Bertie Beetle stopped having pieces of honeycomb in them when Nestlé no longer made Violet Crumble, but it retains honeycomb flavour.

===Showbags===

Bertie Beetles are best known for their inclusion in the cheap classic Bertie Beetle showbag, sold at various shows around Australia. Although initially included in Hoadley's Chocolate Showbag starting in 1963 (alongside Polly Waffle, Violet Crumble and White Knight bars), Bertie Beetle did not receive its own bag until 1965. The showbag, which as of 2022 comes with a few Bertie Beetles and other confections such as Red Ripperz, was sold for A$2 for many decades, increasing to $3 in 2006, returning to $2 in 2007, and increasing to $3 again in 2022.
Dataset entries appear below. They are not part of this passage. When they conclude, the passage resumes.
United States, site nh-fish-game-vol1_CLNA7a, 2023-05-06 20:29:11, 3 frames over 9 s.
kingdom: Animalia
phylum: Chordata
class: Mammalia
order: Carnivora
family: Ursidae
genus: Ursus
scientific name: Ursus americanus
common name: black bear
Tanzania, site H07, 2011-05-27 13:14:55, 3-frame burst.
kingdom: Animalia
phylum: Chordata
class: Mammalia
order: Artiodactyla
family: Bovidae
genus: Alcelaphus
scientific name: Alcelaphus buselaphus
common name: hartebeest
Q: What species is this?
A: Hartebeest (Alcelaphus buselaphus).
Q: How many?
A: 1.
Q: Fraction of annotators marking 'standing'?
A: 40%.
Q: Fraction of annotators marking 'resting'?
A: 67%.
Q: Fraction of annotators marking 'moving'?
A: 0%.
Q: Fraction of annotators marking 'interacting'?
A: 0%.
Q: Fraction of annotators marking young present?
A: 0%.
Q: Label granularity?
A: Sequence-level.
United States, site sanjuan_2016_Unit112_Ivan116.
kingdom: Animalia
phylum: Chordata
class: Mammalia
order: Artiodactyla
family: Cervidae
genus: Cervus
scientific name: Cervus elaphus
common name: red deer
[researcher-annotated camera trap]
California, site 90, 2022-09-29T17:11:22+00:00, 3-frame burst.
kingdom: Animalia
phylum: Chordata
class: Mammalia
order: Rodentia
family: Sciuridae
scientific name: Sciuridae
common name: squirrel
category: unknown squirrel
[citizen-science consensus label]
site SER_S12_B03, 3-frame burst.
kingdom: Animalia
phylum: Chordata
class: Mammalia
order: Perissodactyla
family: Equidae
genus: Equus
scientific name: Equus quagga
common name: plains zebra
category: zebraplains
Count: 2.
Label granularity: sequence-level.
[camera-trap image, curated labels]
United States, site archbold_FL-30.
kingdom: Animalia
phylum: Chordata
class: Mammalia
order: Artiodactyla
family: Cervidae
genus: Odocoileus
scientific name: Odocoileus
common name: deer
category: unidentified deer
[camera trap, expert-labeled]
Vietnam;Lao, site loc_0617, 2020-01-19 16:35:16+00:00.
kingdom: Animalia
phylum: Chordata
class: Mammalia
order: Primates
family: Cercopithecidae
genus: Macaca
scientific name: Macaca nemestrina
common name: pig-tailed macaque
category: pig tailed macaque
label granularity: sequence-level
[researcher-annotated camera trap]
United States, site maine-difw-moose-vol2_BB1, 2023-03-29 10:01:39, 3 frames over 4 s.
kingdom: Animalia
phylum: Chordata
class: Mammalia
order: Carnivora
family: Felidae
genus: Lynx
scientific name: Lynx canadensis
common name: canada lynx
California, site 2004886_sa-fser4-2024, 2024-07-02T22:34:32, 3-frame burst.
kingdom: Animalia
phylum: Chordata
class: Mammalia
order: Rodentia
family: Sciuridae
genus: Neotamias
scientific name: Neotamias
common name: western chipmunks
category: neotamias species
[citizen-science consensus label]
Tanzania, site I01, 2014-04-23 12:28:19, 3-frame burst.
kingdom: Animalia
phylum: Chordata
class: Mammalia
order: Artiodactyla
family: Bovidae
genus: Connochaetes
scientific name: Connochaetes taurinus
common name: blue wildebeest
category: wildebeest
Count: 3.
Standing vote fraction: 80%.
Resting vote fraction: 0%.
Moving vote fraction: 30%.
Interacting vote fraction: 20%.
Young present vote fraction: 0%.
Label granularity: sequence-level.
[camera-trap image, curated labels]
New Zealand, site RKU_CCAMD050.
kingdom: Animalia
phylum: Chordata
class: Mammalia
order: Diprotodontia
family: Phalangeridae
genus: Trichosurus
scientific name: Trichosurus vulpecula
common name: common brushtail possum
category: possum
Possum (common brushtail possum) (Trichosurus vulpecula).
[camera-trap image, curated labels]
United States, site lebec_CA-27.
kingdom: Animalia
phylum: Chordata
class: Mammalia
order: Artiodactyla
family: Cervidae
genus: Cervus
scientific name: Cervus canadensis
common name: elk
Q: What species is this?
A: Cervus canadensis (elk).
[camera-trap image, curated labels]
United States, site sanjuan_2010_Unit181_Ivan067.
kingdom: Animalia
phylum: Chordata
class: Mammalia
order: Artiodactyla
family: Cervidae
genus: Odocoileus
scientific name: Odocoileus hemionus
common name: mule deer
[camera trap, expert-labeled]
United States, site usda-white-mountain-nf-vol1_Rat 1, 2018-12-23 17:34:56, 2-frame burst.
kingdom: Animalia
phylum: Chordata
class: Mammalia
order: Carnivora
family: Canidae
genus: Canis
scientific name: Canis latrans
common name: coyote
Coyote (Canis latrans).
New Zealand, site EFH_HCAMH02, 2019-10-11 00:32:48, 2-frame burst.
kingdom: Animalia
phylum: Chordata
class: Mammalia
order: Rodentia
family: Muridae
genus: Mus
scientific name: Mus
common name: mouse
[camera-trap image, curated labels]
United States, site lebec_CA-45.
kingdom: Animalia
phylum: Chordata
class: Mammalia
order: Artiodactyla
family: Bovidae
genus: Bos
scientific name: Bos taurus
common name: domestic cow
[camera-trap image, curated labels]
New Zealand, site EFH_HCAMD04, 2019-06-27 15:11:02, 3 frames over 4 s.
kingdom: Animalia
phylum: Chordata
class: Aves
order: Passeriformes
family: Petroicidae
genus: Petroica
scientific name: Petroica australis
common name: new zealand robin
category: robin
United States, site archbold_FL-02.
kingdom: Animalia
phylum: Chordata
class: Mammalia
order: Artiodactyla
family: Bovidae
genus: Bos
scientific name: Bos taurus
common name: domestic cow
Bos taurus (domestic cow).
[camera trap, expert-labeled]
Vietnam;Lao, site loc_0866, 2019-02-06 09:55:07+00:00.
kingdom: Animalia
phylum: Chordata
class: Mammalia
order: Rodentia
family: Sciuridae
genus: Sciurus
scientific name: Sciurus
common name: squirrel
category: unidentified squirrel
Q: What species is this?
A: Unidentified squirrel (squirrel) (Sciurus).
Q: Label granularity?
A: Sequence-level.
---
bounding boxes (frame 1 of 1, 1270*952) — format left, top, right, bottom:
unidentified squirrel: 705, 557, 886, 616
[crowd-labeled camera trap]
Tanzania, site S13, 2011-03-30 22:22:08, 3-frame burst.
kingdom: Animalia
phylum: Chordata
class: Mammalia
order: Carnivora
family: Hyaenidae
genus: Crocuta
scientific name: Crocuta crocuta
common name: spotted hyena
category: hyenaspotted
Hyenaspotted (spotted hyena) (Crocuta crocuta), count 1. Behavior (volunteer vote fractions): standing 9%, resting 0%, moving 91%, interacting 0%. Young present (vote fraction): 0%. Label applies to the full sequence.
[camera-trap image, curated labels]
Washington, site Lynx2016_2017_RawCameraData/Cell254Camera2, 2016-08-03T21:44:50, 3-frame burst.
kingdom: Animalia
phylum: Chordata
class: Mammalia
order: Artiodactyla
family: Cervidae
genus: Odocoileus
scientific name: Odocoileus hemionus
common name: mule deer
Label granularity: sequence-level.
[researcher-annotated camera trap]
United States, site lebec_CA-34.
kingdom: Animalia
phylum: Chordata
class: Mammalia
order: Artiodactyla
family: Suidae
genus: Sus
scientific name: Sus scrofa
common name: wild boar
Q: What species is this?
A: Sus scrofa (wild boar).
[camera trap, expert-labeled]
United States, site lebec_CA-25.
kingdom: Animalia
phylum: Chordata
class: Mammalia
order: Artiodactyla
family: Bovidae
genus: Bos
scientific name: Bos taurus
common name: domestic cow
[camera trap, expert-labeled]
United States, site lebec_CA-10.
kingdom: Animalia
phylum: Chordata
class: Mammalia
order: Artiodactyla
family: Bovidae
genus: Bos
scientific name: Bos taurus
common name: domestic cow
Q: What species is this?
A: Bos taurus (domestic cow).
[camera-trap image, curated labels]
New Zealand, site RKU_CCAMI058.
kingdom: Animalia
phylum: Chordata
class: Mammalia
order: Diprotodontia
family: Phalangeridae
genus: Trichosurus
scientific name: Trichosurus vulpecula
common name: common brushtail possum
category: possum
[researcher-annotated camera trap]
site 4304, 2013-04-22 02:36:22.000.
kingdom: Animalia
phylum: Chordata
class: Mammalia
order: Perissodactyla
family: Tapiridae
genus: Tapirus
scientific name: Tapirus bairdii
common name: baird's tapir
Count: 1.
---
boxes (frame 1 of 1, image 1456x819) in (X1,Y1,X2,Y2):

The Bertie Beetle showbag is one of the most popular showbags ever made. At the 2017 Brisbane Ekka, more than 250,000 showbags were sold. When the showbag was briefly withdrawn from sale at shows, Nestlé bowed to the ensuing consumer pressure and recommenced sale of the bag. In 2023, production issues saw supply of the showbag rationed at shows in Brisbane, Adelaide and Melbourne, which also led it to being withdrawn from sale at the 2023 Perth Royal Show.

Other variants of the Bertie Beetle showbag are offered with more items and at a higher price. In 2003, the Bertie Beetle Bonanza showbag was created to celebrate the 40th anniversary of Bertie Beetle, which came with many Bertie Beetles as well as a choice of a branded cooler bag or a basketball. In 2006, there were four variants: a small red bag, a medium-sized blue bag, a large gold bag, and the '1-2-3' bag, containing those three bags and some extras. In 2009, there were a number of bags, including Bertie Beetle Blue, Gold, and Platinum bags along with the Bertie Beetle Bonanza bag and a Bertie Beetle Triple Deal bag, which like the 1-2-3 bag contained the three coloured Bertie Beetle bags. In 2013, a 50th anniversary special edition of the Bertie Beetle showbag was made available, consisting of 50 Bertie Beetle chocolates and a mask. In 2019, the Bertie Beetle Retro Showbag was introduced to the range; it included a retro paper bag, Bertie Beetle chocolate bars and a choice of a bucket hat, socks, a collector's tin or 2 enamel camping mugs with retro graphics. In 2021 the most expensive Bertie Beetle showbag variant sold for $18. The Bertie Beetle showbag brand is currently managed by showbag company Chicane Marketing, which acts as an agent for Nestlé and produces other branded showbags for the multinational company.

In 2016, a range of Bertie Beetle showbags and other products were made available to purchase online. The Bertie Beetle Biggest Showbag included 80 Bertie Beetle chocolates. The Bertie Beetle Bounty Box included 150 Bertie Beetle chocolates and comes in a gift box. The Bertie Beetle Bulk Bundle is a carton of 250 Bertie Beetles, and the Bertie Beetle Huge Haul included 350 Bertie Beetle chocolates.

No longer available is Lady Beetle, Bertie's white chocolate equivalent, which had its own, slightly more expensive showbag.

==Ingredients==
The standard weight of the bar is 10 grams. Ingredients are Sugar, Vegetable Fat, [Emulsifiers (Soy Lecithin, 492)], Milk Solids, Toffee Pieces (8%) – Sugar, Glucose Syrup derived from wheat, Vegetable Fat, Sodium Bicarbonate – Cocoa, Emulsifier (Soy Lecithin), Salt, Flavourings.